→ **文書の抜粋**
........

株とは企業に資金を出資した証明として発行される証券

Q.そもそも株とは何ですか?
A.株とは、企業が事業資金を出資してもらった証明として発行する証券のことです。企業は株を発行することで事業資金を調達でき、株主は保有株数に応じてリターンを得られます。

株とは企業が事業資金を出資してもらった人に、出資の証明として発行する証券のことです。資金を出資(株を購入)した人は、株主となります。現在は実際に紙の証券が発行されることはなく、電子化されて管理されています。

株には、それを発行する目的や購入する目的があります。企業側と株主側、それぞれについて見てみましょう。

企業にとっての株……資金調達するための手段

企業が事業活動を行うためには、事業資金が必要です。例えば商品を作る、工場を建設する、研究開発をする、従業員を雇うなど、さまざまなことにお金がかかります。その資金は銀行から融資を受けることでも調達できますが、資金を募って株を発行することでも調達が可能です。

株を発行して調達した資金は、銀行で借りた資金とは異なり、返済義務がありません。そのため企業は返済に捉われることなく、比較的自由に資金を運用できます。

その代わり、企業には資金を出資してくれた株主に配慮した経営が求められ、株価を上げる、株主優待を用意するといった利益還元も意識しなければなりません。

株主にとっての株……リターンを得るための手段

株主にとって株は、利益を得るために購入するものです。保有株数に応じて経営に参加できる権利を得られますが、少数株主が関与できる範囲は非常に狭いです。そのため、多くの株主は何らかのリターンを得るために株を購入しているといえます。

「その企業を応援したい」という気持ちで株を購入する人もいますが、何のリターンもなく資金も戻ってこないとなると、何のために株を購入するのかわかりません。応援するだけなら、その企業の商品を買ったりサービスを利用したりするほうが、企業にとってはありがたいでしょう。

つまり株はリターンを期待して購入するものであり、それが株式投資なのです。

株式投資の仕組みとは

Q.株式投資はどこでできますか?
A.株式投資は、証券取引所の窓口である証券会社を通じて行います。

株式投資は上場企業が発行する株を売買したり保有したりすることで、値上がり益や配当金などのリターンを得られる投資手法です。

........

→ **一覧**
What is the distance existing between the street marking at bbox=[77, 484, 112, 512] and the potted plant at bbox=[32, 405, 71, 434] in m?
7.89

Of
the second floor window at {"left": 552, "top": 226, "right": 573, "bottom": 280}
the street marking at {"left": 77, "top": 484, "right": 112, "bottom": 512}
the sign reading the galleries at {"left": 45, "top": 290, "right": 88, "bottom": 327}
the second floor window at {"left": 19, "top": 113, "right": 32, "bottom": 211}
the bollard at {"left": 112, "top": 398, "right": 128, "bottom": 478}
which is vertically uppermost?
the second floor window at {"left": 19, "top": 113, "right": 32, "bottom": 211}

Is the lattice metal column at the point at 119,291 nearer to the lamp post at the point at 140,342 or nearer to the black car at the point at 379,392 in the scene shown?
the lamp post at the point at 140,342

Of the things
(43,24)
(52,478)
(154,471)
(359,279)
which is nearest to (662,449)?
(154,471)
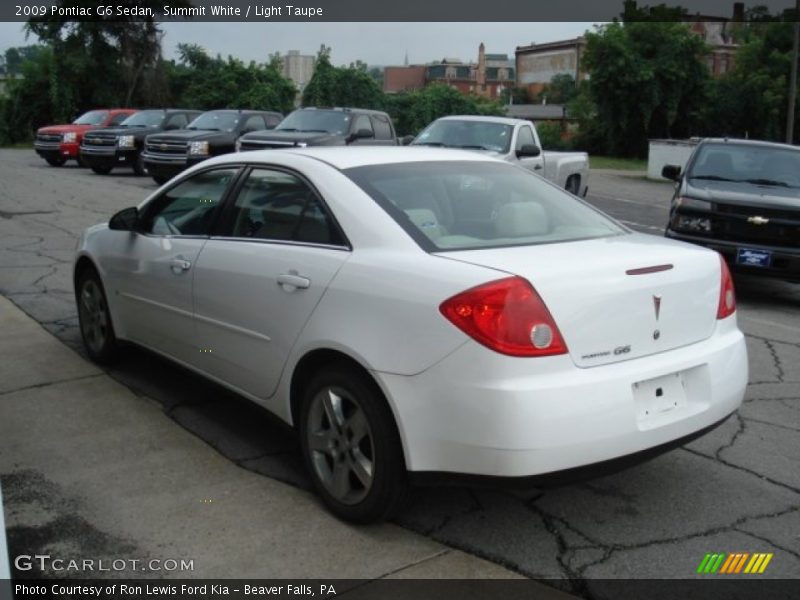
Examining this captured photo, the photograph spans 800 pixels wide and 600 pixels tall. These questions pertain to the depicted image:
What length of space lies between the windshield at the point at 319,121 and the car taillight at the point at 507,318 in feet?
46.2

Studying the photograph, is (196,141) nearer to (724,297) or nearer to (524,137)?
(524,137)

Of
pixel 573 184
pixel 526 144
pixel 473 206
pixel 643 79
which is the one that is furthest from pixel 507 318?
pixel 643 79

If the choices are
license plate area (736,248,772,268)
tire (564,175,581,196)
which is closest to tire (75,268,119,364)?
license plate area (736,248,772,268)

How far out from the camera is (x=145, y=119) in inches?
929

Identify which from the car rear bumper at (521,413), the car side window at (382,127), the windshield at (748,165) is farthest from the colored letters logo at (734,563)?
the car side window at (382,127)

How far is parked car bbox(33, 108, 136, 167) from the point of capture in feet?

........

→ **短い問題 1**
株についての文書の抜粋で、「企業が事業活動を行うためには」で始まる段落を、主な事実を残したまま箇条書きに直してください。
→ **短い問題 2**
一覧から、「point」という文字列を含む行をすべて集めてください。大文字と小文字は区別します。

→ **最終結果 1**
- 企業が事業活動を行うには事業資金が必要である。
- 商品の製作、工場の建設、研究開発、従業員の雇用など、さまざまなことに費用がかかる。
- その資金は銀行からの融資でも、資金を募って株を発行することでも調達できる。

→ **最終結果 2**
Is the lattice metal column at the point at 119,291 nearer to the lamp post at the point at 140,342 or nearer to the black car at the point at 379,392 in the scene shown?
the lamp post at the point at 140,342
What length of space lies between the windshield at the point at 319,121 and the car taillight at the point at 507,318 in feet?
How far is parked car bbox(33, 108, 136, 167) from the point of capture in feet?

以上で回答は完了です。